Priorities and politics, in addition to less dollars available, are blamed for the cuts in funding. However, information provided by the National Criminal Justice Association, claims that crime rises when people are worried about the economy.

"Crime rises when consumers become pessimistic," it said.

Glaser agreed, and said that over the past two months, he has seen a big spike in activity. "We're seeing a rapid increase, in large part, due to the way the economy is right now," he said. "All law enforcement agencies around the country are seeing a huge spike in crime, both drug-related and other types."

So law enforcement agencies will continue to fight against drugs -- with less dollars and in hope of some help.

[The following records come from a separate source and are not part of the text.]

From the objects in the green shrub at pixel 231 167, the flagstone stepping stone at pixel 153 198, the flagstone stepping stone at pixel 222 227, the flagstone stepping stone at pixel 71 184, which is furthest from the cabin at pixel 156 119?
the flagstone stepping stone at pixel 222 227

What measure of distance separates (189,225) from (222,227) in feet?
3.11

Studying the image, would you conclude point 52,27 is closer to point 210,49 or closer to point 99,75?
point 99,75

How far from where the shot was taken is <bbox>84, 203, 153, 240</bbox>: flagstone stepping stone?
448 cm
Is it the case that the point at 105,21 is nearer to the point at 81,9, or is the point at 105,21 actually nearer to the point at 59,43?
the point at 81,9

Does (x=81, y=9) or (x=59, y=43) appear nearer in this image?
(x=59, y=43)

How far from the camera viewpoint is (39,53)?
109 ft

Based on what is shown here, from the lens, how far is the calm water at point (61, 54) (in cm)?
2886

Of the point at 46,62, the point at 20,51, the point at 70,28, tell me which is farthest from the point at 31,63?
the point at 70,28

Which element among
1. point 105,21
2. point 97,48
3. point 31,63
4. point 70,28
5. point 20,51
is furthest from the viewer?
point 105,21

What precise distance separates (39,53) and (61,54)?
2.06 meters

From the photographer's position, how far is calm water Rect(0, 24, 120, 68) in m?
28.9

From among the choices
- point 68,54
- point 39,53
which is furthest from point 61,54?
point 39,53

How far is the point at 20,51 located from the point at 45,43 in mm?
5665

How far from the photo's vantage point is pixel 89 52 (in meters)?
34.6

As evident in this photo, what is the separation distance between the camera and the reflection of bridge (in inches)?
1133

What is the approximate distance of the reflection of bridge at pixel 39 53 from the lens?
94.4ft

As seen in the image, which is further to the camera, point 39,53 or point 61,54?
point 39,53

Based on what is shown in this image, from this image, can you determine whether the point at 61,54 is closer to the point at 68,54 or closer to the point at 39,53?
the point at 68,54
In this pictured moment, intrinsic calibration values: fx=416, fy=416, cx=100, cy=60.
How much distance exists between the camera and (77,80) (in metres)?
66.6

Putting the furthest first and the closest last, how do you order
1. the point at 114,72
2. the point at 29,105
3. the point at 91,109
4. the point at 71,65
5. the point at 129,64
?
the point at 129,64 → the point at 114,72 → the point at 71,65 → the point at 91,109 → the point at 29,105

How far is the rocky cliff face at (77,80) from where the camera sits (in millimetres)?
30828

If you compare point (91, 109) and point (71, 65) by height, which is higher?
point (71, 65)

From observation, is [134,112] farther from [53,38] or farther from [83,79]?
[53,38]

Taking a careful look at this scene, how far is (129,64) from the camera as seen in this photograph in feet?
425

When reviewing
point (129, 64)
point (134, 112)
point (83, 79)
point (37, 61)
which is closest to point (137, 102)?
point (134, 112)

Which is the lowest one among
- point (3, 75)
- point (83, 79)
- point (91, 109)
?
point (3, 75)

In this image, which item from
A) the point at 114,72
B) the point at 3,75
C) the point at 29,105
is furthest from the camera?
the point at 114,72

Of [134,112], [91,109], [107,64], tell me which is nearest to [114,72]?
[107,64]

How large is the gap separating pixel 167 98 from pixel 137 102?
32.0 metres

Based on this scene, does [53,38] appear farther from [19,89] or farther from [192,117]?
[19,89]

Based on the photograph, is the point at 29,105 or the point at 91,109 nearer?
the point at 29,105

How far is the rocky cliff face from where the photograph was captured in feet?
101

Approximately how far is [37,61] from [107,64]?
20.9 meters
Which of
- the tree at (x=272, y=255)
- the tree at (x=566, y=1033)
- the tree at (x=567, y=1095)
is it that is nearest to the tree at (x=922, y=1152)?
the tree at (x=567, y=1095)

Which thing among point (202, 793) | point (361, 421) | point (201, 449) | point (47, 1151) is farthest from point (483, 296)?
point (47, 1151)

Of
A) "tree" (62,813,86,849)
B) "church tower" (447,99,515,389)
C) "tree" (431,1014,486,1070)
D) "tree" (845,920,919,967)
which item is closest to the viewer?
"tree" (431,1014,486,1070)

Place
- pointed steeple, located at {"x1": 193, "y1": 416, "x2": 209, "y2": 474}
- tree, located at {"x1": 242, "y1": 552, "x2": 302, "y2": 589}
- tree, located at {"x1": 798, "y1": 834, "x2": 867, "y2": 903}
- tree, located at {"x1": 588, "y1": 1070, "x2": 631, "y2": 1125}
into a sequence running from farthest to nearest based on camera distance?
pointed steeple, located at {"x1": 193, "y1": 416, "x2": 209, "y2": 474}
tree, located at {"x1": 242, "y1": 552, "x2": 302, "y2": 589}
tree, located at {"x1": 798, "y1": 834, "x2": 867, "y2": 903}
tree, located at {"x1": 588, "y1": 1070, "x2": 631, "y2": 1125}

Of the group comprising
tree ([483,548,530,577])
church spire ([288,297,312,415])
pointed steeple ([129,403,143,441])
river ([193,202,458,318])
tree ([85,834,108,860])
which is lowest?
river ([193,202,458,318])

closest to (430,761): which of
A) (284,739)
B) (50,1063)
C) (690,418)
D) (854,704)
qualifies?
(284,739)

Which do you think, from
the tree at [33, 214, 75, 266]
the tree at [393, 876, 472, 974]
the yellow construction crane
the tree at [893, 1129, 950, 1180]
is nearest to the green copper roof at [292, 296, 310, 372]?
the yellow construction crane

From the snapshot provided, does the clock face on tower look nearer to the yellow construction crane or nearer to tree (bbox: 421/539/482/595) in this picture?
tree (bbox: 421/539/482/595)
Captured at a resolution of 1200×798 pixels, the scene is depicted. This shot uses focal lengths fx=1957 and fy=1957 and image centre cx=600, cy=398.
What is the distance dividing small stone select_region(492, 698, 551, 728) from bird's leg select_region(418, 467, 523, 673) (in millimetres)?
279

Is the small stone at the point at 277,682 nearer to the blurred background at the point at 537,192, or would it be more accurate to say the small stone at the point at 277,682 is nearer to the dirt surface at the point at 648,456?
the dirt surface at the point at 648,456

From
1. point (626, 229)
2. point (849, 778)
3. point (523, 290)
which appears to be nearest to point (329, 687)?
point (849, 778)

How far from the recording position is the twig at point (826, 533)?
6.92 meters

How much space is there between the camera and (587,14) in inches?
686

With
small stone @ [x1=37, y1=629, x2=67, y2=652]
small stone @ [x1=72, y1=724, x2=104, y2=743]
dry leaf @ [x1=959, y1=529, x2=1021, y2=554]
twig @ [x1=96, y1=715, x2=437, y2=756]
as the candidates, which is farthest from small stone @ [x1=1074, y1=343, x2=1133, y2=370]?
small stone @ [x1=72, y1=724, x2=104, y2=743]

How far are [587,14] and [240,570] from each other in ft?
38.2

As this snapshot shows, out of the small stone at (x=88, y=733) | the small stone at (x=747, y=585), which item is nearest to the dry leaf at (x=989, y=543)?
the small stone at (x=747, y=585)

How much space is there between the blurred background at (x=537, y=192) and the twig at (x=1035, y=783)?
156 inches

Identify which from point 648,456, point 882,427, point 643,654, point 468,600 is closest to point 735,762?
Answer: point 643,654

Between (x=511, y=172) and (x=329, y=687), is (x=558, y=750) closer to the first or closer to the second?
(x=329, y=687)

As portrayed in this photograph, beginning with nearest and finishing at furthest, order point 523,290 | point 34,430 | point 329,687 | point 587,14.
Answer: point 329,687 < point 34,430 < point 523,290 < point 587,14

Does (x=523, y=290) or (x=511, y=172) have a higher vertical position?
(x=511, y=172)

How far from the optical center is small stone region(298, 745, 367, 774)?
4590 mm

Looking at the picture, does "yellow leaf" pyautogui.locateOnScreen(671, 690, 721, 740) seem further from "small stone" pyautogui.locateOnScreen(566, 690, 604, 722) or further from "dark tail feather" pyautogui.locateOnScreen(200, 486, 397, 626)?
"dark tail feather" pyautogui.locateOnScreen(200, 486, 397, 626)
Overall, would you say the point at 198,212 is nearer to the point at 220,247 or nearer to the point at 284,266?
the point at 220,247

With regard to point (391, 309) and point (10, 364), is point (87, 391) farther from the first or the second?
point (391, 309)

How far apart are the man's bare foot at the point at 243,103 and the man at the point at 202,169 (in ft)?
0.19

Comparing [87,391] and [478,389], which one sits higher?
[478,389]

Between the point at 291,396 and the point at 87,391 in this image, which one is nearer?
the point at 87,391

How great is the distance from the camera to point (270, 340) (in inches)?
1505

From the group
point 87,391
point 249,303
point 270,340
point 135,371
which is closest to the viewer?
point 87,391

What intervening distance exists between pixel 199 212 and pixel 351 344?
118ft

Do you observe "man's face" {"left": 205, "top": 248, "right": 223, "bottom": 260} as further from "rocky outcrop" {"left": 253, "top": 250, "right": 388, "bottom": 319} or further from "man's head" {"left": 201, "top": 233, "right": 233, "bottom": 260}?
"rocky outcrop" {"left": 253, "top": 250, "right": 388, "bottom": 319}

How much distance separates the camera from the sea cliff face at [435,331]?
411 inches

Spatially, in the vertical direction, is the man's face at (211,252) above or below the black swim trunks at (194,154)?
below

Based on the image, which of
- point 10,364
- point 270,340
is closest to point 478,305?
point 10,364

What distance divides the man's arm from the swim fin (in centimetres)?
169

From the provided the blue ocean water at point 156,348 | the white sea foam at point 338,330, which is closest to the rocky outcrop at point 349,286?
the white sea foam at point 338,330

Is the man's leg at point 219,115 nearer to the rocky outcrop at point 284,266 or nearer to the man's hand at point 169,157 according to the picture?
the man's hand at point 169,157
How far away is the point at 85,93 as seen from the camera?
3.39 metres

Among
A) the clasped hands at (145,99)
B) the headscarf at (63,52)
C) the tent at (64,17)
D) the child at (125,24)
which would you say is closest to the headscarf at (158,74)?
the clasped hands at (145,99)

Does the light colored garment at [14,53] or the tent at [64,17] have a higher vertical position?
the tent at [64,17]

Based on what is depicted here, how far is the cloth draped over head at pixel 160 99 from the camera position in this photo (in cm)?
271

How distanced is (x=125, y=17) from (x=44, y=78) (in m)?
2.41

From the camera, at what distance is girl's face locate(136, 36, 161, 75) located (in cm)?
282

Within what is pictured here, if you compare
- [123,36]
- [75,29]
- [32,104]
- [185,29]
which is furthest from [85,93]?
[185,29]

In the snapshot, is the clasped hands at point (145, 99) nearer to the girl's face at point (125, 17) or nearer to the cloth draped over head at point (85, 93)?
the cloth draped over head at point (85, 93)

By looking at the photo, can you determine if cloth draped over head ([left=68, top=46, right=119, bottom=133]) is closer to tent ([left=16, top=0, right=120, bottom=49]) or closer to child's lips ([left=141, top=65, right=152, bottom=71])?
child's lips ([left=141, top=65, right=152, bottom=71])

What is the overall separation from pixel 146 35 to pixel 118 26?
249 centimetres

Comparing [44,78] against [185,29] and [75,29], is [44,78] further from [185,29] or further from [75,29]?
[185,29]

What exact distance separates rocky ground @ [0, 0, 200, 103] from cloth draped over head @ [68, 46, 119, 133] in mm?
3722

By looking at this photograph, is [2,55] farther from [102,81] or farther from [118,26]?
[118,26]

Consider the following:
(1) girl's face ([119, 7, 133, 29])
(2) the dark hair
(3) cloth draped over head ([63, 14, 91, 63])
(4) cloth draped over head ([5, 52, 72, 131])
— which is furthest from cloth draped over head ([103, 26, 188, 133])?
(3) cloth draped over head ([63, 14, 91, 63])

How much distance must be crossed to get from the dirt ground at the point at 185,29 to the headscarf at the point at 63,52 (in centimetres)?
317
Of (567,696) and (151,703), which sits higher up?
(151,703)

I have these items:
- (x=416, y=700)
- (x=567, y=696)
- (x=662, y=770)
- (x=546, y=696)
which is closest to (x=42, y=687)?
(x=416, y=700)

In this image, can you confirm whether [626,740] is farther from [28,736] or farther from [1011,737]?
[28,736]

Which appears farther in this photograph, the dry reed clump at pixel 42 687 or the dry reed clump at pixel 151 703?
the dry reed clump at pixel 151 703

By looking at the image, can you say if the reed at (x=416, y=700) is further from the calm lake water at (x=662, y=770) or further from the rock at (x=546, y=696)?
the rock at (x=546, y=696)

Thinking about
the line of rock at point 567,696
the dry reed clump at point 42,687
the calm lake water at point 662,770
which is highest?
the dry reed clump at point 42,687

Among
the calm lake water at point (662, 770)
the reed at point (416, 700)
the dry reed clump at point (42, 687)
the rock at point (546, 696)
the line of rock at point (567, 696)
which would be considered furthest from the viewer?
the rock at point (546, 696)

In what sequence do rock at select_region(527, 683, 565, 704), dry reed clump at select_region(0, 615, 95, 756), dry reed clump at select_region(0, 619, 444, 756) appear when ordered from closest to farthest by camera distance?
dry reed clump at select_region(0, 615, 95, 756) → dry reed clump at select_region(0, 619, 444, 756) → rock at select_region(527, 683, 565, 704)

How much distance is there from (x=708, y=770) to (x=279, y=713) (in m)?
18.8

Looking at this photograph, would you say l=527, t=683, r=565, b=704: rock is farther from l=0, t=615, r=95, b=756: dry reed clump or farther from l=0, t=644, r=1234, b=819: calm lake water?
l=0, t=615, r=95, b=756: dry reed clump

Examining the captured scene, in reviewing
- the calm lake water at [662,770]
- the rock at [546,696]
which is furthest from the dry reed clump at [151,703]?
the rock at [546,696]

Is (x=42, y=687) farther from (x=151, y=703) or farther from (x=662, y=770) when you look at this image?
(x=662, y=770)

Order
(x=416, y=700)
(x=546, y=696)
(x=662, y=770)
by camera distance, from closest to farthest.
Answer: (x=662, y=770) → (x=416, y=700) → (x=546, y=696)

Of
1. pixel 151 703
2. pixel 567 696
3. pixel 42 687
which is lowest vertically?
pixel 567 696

"You can't just ignore it," said Bledsoe. "But instead of having one officer primarily designated to just working meth cases, they'll be working more of a variety of drug cases."

Glaser agreed, and said he is continuing to look for ways to provide the same services, but with less money.

He said, however, that more patrol of the United States borders would cut down on a big part of the issue.

"The reality of the situation is that the majority of the drugs that we're looking at and dealing with on a day-to-day basis are all imported," he said. "If the federal end of it would take care of their part and stop the drugs from coming in, that would take away from what comes here and we would be more capable of dealing with local problems."